Genre japonais des années 50–60 — cinéma comme médium d'entraînement idéologique pour travailleurs et activistes. Documentaire, collectif, agitprop — pas du divertissement.
Le mouvement ouvrier japonais de l'après-guerre avait besoin d'un autre cinéma — un cinéma qui ne divertissait pas, mais mobilisait. Le Keiko-Eiga, le « cinéma de formation », était exactement cela : de la pellicule comme outil d'organisation, pas comme machine d'évasion. Dans les années 1950 et 1960, des centaines de ces productions ont vu le jour dans les usines, les maisons syndicales et sur les chantiers — tournées par et pour les ouvriers, souvent avec des caméras portatives, sans scénario, sans stars. La forme suivait la fonction : agitatrice, collective, immédiate.

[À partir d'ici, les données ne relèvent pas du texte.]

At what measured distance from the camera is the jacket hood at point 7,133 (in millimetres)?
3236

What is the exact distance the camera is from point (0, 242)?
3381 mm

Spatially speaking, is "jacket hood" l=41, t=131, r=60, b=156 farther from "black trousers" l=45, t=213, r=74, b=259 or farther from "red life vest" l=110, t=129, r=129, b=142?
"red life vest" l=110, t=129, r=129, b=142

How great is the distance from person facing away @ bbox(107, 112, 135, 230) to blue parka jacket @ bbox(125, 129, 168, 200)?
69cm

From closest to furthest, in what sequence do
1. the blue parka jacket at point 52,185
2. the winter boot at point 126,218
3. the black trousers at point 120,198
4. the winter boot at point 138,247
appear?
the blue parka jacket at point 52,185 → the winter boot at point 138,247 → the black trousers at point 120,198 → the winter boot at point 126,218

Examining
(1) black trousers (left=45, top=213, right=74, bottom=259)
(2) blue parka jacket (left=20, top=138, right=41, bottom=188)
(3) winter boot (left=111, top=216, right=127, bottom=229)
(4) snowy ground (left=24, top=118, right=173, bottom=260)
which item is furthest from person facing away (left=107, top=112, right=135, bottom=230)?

Concrètement, cela fonctionnait ainsi : un groupe d'ouvriers identifiait un problème — mauvaises normes de sécurité, vol de salaire, rationalisation — et tournait un film à ce sujet. Pas avec une mise en scène dramatique. Mais de manière documentaire, confrontante, parfois avec des scènes brutes de conflits sur place. Le film était ensuite projeté dans l'entreprise, discuté, refait. Ce n'était pas du cinéma d'art. C'était de l'agitation au sens littéral — le film comme catalyseur de discussion. Il existe des enregistrements de telles projections : une salle d'usine sombre, peut-être 50 ouvriers, suivis de débats houleux. Le film était un outil, pas un produit.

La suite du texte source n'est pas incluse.